[Records of scene-based questions]
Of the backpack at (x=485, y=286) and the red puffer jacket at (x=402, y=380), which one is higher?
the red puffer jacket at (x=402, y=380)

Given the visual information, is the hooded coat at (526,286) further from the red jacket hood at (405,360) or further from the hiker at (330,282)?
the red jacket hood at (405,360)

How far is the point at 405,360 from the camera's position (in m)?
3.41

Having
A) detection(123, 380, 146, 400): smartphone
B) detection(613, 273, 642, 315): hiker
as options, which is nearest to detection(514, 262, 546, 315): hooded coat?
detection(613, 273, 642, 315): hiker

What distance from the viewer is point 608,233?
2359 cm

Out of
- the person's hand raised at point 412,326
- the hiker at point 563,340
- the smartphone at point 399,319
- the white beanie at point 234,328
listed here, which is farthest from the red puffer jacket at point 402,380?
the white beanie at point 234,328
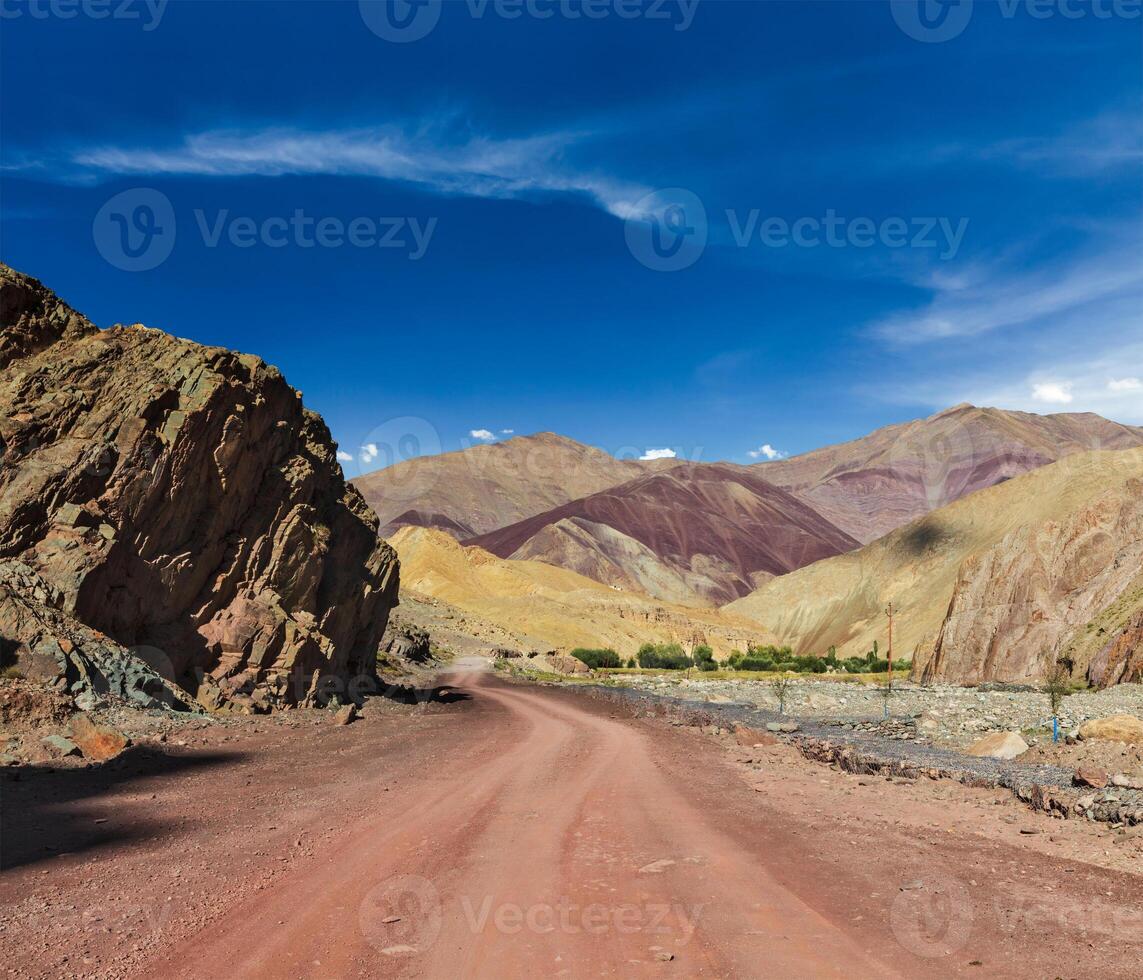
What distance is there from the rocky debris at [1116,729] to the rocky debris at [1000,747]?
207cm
==
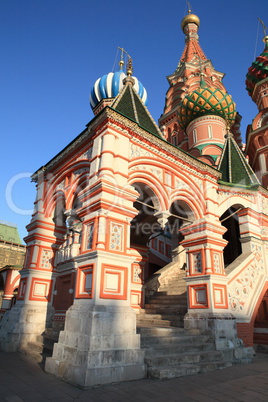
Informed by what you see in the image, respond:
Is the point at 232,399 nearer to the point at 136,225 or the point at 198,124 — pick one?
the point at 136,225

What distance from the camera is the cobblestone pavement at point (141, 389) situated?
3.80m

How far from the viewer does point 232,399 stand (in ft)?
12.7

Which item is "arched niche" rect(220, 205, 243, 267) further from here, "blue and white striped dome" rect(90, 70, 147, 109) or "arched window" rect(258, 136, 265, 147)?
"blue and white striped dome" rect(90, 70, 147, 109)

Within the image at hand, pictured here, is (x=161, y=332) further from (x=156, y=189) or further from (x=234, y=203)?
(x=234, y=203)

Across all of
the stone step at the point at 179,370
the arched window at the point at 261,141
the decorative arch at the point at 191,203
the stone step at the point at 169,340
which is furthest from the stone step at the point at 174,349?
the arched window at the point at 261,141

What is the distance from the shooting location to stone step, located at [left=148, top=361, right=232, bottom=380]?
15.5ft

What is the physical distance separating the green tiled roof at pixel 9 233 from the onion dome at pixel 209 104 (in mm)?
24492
==
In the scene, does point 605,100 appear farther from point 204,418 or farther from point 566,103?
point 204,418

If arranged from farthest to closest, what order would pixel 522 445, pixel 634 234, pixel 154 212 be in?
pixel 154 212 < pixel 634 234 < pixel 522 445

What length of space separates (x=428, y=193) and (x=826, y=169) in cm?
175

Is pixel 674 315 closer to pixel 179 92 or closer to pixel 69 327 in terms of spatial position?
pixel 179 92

▶ [Exercise prompt] Collect every line above that contains the string "viewer", treating uppercase and lowercase as different.

▶ [Final result]
What distance from the viewer is point 608,233?
How far from the viewer does point 232,399 stand (in ft)?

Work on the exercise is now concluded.